8 Conclusions and Future Directions
This analysis of Luxembourg’s research landscape shows several key features of the country’s position in the global scientific community. Luxembourg has active research programs across multiple scientific domains, with particular strengths in the physical and social sciences, demonstrating a balanced research portfolio. The country’s research ecosystem shows extensive international collaboration, particularly with European partners. This reflects strategic Luxembourg’s position within the European research infrastructure and its commitment to cross-border scientific cooperation.
To effectively monitor Luxembourg’s research performance and strategic position, several key performance indicators should be tracked annually. These include publication volume trends by domain and institutional affiliation, international collaboration rates and the geographic distribution of partnerships, citation impact metrics over different time horizons, the proportion of Luxembourg-led versus collaborative research projects, language diversity in publications, and the emergence of new or declining areas of research specialization. Additionally, monitoring the ratio of publications with first authors from Luxembourg versus those where Luxembourg institutions serve as collaborative partners would provide insights into the country’s research leadership capacity versus its integration into international networks.

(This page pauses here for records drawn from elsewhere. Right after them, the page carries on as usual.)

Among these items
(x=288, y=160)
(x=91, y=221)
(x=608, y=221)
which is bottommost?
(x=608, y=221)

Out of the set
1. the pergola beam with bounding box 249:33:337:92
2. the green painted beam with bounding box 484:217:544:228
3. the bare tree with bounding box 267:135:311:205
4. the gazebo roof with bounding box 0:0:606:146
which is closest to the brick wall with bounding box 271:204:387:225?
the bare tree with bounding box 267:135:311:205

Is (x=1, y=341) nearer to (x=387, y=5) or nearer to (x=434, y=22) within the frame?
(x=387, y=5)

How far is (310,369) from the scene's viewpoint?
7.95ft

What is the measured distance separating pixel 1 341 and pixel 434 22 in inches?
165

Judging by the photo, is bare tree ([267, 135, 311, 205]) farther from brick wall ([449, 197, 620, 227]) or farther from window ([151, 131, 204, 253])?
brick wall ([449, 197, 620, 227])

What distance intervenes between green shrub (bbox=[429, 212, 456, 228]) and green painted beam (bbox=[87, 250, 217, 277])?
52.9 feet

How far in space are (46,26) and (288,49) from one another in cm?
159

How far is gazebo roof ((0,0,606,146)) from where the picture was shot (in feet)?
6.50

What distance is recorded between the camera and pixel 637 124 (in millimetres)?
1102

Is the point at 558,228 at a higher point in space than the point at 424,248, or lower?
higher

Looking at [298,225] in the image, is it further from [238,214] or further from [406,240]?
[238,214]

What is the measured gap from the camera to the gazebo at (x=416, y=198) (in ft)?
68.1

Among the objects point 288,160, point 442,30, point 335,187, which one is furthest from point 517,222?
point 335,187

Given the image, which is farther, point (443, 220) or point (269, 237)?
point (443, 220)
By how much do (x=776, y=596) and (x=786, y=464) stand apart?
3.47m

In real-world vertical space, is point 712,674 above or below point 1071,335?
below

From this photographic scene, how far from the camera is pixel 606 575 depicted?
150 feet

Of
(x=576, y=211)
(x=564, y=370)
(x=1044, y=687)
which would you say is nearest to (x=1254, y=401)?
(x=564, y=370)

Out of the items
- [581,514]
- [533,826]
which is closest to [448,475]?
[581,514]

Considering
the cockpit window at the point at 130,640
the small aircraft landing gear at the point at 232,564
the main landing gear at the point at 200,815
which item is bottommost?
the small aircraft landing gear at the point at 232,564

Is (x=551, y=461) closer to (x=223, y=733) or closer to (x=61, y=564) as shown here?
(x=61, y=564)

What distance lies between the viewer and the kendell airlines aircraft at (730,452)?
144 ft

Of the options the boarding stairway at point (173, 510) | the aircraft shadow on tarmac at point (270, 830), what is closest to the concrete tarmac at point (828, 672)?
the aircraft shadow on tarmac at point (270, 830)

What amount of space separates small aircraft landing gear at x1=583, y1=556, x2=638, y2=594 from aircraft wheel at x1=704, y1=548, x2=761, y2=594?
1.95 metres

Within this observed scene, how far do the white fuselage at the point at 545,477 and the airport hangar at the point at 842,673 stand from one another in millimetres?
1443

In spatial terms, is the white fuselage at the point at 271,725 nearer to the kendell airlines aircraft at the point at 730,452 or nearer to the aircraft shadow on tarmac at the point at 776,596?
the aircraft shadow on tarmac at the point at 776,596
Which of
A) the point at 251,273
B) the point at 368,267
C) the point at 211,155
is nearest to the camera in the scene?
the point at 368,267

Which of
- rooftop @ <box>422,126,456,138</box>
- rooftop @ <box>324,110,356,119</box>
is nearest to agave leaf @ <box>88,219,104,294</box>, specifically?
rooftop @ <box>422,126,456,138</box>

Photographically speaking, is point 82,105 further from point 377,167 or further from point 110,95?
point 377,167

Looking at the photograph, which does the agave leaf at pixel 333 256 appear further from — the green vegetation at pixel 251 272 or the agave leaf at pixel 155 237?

However, it is equally important to expand this monitoring framework beyond traditional academic articles to include datasets produced, software developed, patents filed, policy reports, and other forms of research communication and knowledge transfer. These outputs are increasingly critical components of modern research impact and innovation. Regular assessment of these comprehensive metrics would enable evidence-based research policy decisions and help identify opportunities for strategic investment in emerging or underperforming research areas.
Once the national publication registry is established, this analysis could become even more comprehensive. Integration with other sources like OpenAlex would be particularly valuable, allowing for international comparisons and fuller coverage of Luxembourg’s research outputs across all communication channels and impact pathways.